El Upper Diagonal de Barcelona, símbolo de exclusividad, vivió un incidente que muchos vecinos consideran síntoma de un cambio
El miércoles, en la confluencia de Muntaner con Mitre, en pleno Upper Diagonal barcelonés —la zona más granada de la alta burguesía—, una mujer roció con spray de pimienta a un agente de la Guardia Urbana. El policía había intentado alejarla de la zona. Las imágenes, difundidas en redes, corrieron como la pólvora. Para algunos residentes, el episodio no es un hecho aislado: forma parte de una transformación que están viviendo calles que hasta hace poco se consideraban intocables.
¿Qué está pasando en los barrios de renta alta?
El Upper Diagonal no es Sant Cosme ni Bon Pastor: es el epítome del barrio bien de Barcelona. Sin embargo, desde hace meses se acumulan quejas vecinales sobre ruidos, okupaciones y tensiones en la vía pública. El debate —que circula con virulencia en foros de economía y vivienda— se ha desplazado desde los barrios periféricos a los distritos centrales. Algunos análisis apuntan a un cambio en la composición demográfica derivado de la crisis de la vivienda: pisos compartidos, alquileres turísticos y la llegada de nuevos perfiles de residentes que chocan con las costumbres del vecindario tradicional.
El miedo a que «todo haya caído»
«Sarrià-Santa Gervasi ha caído. A por La Bonanova y Pedralbes», resumen algunos comentarios. Es la percepción de que la degradación —real o sobrestimada— avanza sin freno. Quienes minimizan hablan de pánico moral; quienes lo viven lo describen como la pérdida de un modo de vida. La policía local, según denuncian muchos, «pasa de todo» incluso cuando se llama por ruidos nocturnos. El resultado es una sensación de abandono que alimenta la demanda de soluciones drásticas, desde más vigilancia hasta autodefensa.
☆ ☆ ☆ ☆ ☆
**Tarea pendiente 1**: En el texto sobre el Upper Diagonal, ¿con qué roció la mujer al agente de la Guardia Urbana?
**Tarea pendiente 2**: Prosigue el texto sobre el Upper Diagonal a partir de su última oración.
☆ ☆ ☆ ☆ ☆
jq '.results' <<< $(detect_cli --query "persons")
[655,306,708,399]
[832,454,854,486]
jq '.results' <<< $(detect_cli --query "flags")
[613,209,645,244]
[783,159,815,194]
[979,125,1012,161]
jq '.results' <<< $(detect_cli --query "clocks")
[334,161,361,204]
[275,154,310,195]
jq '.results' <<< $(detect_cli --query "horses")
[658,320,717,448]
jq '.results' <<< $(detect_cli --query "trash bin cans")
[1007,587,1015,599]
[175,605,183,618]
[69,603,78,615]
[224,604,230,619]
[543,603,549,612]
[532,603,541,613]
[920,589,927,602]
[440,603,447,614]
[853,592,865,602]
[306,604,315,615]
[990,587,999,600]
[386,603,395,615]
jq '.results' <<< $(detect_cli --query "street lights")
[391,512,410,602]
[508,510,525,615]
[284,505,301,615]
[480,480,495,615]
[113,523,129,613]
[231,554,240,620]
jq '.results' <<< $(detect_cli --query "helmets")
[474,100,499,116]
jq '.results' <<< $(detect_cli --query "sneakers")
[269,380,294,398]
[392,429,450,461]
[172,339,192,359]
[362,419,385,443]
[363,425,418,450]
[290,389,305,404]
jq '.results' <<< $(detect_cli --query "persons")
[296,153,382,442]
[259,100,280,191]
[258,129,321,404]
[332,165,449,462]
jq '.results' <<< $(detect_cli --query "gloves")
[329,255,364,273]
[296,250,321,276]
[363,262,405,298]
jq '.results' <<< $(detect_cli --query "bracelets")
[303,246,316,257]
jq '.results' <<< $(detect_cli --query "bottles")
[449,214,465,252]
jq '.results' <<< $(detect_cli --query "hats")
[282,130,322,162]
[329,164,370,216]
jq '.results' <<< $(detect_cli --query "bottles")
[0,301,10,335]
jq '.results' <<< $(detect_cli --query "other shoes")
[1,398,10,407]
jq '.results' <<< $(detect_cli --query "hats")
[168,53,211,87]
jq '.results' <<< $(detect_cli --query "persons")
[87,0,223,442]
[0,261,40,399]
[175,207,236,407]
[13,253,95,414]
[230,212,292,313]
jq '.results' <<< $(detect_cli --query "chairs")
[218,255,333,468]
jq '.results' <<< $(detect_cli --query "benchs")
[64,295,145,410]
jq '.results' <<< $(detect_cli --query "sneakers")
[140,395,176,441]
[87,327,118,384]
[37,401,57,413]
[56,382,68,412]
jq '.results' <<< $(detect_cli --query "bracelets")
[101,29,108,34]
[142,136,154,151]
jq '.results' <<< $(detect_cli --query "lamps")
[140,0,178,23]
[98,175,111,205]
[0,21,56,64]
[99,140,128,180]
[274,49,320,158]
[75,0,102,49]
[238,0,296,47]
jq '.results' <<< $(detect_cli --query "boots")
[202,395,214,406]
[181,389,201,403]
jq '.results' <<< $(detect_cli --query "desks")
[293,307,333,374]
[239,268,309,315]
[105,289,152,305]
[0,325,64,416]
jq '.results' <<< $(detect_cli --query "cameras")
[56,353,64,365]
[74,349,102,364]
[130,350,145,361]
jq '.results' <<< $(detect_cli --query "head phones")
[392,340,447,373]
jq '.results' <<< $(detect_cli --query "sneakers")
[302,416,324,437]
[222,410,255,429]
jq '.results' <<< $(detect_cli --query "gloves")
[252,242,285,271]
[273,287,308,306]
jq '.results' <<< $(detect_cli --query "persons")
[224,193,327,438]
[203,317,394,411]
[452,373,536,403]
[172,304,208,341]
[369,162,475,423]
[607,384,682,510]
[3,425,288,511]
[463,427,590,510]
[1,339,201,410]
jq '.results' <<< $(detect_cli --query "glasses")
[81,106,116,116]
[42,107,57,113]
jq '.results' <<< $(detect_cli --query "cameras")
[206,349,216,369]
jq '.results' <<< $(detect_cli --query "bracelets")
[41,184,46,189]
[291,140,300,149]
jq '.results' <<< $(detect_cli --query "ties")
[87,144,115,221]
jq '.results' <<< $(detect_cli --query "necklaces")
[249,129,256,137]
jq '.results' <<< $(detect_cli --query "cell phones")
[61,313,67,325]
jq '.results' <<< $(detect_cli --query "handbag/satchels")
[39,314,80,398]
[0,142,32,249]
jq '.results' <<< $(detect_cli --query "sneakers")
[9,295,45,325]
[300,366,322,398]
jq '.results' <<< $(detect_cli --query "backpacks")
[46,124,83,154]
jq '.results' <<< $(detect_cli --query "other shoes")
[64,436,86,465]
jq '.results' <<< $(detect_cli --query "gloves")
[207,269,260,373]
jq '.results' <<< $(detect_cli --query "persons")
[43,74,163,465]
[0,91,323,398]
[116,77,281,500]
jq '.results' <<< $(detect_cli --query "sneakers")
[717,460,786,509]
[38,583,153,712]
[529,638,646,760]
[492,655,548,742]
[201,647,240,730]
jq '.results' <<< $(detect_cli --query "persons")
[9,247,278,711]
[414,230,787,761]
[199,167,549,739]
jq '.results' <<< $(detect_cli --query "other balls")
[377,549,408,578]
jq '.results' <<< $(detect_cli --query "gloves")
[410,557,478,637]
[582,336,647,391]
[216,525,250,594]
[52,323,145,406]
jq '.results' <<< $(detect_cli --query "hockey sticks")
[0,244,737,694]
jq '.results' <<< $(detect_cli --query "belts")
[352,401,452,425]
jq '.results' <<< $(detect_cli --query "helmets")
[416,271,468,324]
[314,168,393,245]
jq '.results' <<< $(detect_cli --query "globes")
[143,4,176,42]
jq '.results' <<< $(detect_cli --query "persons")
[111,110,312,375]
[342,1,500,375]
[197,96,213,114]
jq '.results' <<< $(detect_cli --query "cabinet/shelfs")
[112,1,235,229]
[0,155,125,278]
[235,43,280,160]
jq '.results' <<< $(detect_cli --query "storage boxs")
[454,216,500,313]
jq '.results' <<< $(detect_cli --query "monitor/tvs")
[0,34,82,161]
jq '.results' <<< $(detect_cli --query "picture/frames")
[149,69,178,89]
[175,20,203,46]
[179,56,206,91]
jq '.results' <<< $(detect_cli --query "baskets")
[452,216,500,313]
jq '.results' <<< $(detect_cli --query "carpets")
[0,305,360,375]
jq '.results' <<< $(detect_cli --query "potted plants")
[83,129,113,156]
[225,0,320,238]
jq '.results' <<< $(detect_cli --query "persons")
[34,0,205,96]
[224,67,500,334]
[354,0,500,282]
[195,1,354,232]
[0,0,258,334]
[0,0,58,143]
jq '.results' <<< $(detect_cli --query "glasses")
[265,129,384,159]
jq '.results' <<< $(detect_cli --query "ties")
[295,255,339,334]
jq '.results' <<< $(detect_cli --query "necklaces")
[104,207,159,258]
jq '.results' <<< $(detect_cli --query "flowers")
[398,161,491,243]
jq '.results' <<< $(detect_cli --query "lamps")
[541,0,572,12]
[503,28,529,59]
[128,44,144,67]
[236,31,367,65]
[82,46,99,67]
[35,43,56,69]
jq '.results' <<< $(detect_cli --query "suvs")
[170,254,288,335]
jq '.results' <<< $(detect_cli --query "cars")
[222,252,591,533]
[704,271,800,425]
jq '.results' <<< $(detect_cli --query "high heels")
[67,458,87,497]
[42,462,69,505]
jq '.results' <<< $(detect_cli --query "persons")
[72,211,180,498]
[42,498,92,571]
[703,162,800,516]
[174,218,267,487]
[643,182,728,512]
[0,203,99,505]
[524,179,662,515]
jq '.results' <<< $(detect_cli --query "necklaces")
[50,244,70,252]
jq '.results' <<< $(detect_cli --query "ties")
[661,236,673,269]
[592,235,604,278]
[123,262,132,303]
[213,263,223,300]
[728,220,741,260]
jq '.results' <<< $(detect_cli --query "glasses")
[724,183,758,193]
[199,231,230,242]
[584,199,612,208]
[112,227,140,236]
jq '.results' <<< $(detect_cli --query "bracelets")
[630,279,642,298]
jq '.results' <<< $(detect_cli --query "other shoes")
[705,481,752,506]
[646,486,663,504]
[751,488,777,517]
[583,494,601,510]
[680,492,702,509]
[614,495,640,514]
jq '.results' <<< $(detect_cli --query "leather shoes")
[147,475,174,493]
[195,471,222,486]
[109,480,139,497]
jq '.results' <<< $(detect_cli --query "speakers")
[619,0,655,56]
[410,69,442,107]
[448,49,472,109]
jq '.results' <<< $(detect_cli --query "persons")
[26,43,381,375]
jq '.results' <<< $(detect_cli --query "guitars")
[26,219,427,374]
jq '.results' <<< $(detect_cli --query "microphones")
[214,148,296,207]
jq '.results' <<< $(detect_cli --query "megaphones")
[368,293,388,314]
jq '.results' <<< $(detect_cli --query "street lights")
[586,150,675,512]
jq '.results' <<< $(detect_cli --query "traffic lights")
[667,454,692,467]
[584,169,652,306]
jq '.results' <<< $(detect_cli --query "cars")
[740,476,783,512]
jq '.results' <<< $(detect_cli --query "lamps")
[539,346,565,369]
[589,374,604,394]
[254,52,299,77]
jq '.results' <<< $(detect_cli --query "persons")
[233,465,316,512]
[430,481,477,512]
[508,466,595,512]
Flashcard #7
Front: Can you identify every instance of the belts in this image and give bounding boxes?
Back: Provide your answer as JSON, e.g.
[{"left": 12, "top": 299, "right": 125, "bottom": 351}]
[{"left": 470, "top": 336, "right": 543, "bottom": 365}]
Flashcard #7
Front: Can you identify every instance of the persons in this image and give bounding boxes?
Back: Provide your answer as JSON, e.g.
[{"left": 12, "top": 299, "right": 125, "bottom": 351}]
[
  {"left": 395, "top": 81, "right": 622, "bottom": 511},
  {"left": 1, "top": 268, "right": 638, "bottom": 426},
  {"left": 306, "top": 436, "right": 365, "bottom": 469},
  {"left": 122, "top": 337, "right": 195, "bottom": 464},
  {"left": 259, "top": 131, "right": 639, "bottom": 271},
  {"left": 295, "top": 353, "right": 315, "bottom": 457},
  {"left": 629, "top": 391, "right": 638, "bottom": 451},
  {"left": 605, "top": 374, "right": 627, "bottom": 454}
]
☆ ☆ ☆ ☆ ☆
**Respuesta escrita 1**: Con spray de pimienta.

**Respuesta escrita 2**:
El trasfondo económico de una fractura social
Más allá del incidente concreto, el debate de fondo es económico: ¿cómo afecta este clima a los precios de la vivienda en la zona? Hasta ahora, el Upper Diagonal y Pedralbes mantenían valores de hasta 6.000 €/m². Pero si la percepción de inseguridad se consolida, podría afectar al atractivo de la zona para compradores de alto poder adquisitivo. Algunos inversores ya miran hacia barrios periféricos o municipios colindantes como Sant Cugat. El fenómeno no es nuevo: ocurrió en el Eixample cuando se «masificó» el turismo, y ahora replica en el norte de la ciudad.
El incidente del spray de pimienta, visto en frío, es una anécdota. Pero la reacción desproporcionada —en redes y en los comentarios— revela un malestar que la estadística oficial de delitos no capta. Barcelona no es una ciudad insegura en términos absolutos, pero la percepción de pérdida de control sobre el propio barrio se ha instalado entre una parte de sus vecinos. ¿Es el fin de las ciudades o solo un ajuste incómodo? La pregunta queda abierta.